→ **WHAT IS ASKED**
A – Do the following statements agree with the article on PC and graphics card sales? For each, answer yes or no and quote the deciding words. (i) Acer lost over a third of its sales compared to last year. (ii) HP announced that it is selling off its PC business. (iii) The average spend for an add-in board is about $500.
B – Which companies or firms does the article on PC and graphics card sales name? List every one.
C – Write a continuation of the article on PC and graphics card sales, starting after its final sentence.

→ **TEXT PROVIDED**
Gartner's analysis, for example, that PC shipments in Western Europe were down by nearly 19% was bleak indeed. Acer was especially badly hit, losing over a third of its sales compared to last year.

No-one, it seems, is buying anything but iPads. Which is one of the reasons HP spectacularly announced last week that it is selling off its PC business altogether . That's the world's number one PC vendor leaving us to focus on cloud stuff. Ouch.

Despite what Razer might have you believe , though, things are actually looking quite good as far as PC gaming hardware goes. Jon Peddie Research – one of the few analyst firms that track sales of graphics cards – published its quarterly report yesterday. In this, it showed that shipments of graphics cards were below slightly below average for the last three months.

However, it included this interesting qualifier:

“The add-in board (AIB) market is fuelled at the high-end by the enthusiast gamer, small in volume (~3m a year) but high in dollars (average spend for an AIB ~$300). The AIB shipment volume comes from the Performance and Mainstream segments. GPU-compute is adding to sales on the high end.”

That's a figure which surprised me, and pleasantly so. If high performance GPUs are still near enough to a billion dollar market, that's big enough to keep the big graphics companies interested for some time to come. To check I wasn't viewing this through the proverbial rose tinted contacts, I mailed Dr Jon Peddie and asked him to clarify his thoughts.

→ **MATERIAL SHOWN**
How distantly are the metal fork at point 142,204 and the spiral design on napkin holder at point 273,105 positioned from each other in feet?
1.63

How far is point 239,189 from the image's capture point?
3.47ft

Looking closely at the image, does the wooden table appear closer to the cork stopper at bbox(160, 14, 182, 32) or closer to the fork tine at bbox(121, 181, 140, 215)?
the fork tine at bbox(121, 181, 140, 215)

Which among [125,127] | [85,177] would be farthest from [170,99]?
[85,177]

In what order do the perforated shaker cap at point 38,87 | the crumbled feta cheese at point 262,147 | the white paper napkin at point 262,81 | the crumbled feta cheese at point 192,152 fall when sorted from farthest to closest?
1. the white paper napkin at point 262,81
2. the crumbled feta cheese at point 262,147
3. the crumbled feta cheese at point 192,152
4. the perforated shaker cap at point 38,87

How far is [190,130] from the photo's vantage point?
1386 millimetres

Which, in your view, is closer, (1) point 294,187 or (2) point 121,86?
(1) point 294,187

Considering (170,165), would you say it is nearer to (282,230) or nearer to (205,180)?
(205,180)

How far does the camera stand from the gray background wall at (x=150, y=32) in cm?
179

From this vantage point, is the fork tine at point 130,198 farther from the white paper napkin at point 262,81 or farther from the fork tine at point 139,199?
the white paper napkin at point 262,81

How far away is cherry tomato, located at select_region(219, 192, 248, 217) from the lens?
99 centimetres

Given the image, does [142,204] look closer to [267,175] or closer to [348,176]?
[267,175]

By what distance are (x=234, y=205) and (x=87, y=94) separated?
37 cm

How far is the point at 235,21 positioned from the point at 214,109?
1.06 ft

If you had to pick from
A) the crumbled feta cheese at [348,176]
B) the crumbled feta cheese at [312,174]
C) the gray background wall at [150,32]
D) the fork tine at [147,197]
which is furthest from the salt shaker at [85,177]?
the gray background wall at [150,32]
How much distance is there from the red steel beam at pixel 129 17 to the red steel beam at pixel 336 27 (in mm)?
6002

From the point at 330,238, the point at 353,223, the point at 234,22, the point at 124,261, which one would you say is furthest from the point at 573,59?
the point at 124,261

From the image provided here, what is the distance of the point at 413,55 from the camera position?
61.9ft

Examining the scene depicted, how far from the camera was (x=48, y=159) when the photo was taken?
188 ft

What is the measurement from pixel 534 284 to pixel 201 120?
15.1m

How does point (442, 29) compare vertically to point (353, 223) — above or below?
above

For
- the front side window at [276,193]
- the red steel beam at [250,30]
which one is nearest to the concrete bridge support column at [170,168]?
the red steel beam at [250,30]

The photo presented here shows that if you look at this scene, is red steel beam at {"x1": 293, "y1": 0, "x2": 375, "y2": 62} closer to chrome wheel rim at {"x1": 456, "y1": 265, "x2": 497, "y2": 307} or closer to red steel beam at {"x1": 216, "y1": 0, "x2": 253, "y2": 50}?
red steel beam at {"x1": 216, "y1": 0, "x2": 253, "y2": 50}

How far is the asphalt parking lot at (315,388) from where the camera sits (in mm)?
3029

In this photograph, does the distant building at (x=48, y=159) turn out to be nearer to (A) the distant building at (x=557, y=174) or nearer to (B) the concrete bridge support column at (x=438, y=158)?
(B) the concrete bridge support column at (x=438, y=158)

→ **PER-TASK OUTPUTS**
A –
(i) Yes: "losing over a third of its sales compared to last year"
(ii) Yes: "announced last week that it is selling off its PC business altogether"
(iii) No: "average spend for an AIB ~$300"

B – Gartner, Acer, HP, Razer, Jon Peddie Research

C –
“The remarkable thing about the AIB market,” he explained, “Is that the high-end enthusiast segment is the most stable. The other segments move up and down and the enthusiast is relatively (he said 'relatively') stable.”

Delving a bit deeper into the figures from his latest report, the big hit on GPU sales has been for low performance cards. Discrete desktop graphics (all types) are down by just 500,000, from 16.67m last year to 16.12 for the same period this year, while discrete notebook graphics are down by 300,000 to 19.06m.

All of which is to say that yes, there are profound and fundamental shifts happening in the way we use PCs and computers in general. There'll be more big names go the way of HP before too long, no doubt.

But as far as high performance gaming set-ups go, in this analysis at least, they're looking just as popular as ever. And don't let anyone tell you otherwise.